HISTORY: The National Week of Action Against Incarcerating Youth (NWAAIY) was founded in 2013 to dismantle the prison half of the school-to-prison-pipeline. The National Week of Action Against Incarcerating Youth is a project which is run solely by volunteers and it is organized by hundreds of groups and individuals around the United States.
GOALS: Another world is possible, and it begins with community based programs and alternatives such as rehabilitation, therapy, counseling, job readiness workshops, tutoring, more community programs and centers, and transformative, restorative justice programs in the community and in schools in order to address conflicts. Incarceration is not the solution, it is the problem. Once youth become involved in the juvenile justice system, it is hard for them to get out of it. Please support youth and their futures and demand that no more youth are incarcerated no matter the crime/harm they have committed. Incarceration does nothing to address the needs of the community, those harmed, nor the youth who have committed the harm.

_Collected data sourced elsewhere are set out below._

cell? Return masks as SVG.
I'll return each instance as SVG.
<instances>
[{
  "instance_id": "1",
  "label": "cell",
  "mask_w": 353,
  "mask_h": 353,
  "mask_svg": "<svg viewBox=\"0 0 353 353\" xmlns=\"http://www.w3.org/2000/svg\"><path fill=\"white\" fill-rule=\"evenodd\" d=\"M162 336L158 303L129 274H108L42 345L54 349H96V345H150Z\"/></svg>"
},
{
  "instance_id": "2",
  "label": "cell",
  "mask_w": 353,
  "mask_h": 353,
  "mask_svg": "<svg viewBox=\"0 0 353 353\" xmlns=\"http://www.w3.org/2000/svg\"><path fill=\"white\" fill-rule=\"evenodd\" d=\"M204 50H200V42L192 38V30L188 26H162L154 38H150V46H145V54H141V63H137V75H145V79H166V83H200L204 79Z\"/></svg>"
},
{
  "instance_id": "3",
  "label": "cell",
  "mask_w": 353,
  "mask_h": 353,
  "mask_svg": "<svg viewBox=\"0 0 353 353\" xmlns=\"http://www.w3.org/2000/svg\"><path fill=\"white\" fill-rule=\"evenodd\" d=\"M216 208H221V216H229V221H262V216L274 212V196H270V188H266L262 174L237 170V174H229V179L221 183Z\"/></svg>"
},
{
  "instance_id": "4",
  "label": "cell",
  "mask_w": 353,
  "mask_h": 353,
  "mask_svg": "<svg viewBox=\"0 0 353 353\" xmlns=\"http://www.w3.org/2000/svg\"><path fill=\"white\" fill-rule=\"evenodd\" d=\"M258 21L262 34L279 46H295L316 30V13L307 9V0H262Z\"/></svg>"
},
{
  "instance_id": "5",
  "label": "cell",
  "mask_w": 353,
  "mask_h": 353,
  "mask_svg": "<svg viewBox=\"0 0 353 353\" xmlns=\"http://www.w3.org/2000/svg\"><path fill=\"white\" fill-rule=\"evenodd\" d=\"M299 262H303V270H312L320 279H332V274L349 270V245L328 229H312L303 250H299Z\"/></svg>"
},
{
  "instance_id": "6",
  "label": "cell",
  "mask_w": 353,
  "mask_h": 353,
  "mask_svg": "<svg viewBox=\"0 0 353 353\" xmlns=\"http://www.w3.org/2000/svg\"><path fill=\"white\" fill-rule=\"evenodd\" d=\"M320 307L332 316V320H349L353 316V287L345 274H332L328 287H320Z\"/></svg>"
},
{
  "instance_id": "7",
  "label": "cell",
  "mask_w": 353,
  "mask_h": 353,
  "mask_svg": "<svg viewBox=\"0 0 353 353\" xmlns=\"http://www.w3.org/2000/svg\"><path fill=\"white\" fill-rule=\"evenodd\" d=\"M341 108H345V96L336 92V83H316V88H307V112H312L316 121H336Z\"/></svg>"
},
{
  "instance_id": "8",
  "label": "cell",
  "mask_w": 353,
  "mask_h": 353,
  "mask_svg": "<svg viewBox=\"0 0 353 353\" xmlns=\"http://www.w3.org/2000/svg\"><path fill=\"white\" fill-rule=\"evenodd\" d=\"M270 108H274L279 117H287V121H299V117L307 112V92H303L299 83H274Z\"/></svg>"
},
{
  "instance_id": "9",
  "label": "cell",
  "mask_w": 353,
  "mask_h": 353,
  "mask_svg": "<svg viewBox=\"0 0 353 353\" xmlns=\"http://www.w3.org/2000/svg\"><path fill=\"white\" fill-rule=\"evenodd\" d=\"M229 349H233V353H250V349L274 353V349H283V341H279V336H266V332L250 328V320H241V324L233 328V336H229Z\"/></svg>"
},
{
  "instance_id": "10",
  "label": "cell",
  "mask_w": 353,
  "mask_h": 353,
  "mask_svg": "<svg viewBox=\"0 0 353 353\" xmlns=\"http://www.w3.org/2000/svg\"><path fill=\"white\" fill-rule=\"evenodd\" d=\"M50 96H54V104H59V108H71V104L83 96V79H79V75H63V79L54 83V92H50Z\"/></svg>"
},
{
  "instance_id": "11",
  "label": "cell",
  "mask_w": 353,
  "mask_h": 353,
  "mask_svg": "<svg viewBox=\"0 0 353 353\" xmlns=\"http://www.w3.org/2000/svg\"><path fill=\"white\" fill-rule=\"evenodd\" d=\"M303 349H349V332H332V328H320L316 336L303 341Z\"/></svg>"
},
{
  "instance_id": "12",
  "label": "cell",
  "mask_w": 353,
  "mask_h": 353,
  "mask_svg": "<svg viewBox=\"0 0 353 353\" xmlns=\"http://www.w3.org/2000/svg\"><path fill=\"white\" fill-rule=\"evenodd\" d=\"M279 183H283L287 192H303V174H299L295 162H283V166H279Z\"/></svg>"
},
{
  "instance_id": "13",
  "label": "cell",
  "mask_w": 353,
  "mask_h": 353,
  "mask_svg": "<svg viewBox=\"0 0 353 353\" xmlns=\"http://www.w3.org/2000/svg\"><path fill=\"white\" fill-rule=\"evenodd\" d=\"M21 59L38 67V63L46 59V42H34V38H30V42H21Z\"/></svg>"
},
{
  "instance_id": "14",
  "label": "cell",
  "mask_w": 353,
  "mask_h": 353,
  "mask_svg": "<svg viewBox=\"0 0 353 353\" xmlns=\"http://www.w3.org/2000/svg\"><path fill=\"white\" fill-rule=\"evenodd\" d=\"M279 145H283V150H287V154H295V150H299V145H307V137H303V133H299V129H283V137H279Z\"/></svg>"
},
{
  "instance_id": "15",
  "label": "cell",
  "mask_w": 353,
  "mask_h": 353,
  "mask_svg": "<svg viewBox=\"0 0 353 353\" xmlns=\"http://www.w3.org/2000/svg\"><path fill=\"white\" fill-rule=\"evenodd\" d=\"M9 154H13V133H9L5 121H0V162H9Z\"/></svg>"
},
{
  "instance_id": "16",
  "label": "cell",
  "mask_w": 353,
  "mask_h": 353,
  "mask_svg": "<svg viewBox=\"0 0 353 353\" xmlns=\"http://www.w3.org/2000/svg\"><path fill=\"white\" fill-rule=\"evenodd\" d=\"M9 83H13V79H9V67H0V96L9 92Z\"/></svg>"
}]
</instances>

PROBLEM: Three systems that trap youth in the school-to-prison-pipeline:
• Criminalization of Youth: is the stigmatization of youth through laws and norms that are based on their behavior, dress, ability, socializing, identity, and community in which they live in.
• Policing of Youth: is the surveillance and social control of youth by law enforcement and those in disciplinary roles.
• Incarceration of Youth: is the punitive disciplinary act that is taken by the criminal justice system if a youth breaks the law and is found guilty.
Reies Romero, National Co-Coordinator of Save the Kids who was incarcerated as a youth, stated, “Incarceration is not the solution, but the problem. Once youth are involved in the juvenile justice system, it is hard for them to get out of it.”
Dr. Anthony J. Nocella II, Assistant Professor of Criminology and Sociology at Fort Lewis College and leading national expert on the school-to-prison-pipeline, states that, “the community needs to support youth and their future and demand that no more youth are incarcerated no matter the crime/harm they have committed. Incarceration does not address the needs of the community, victim/survivor, and offender.”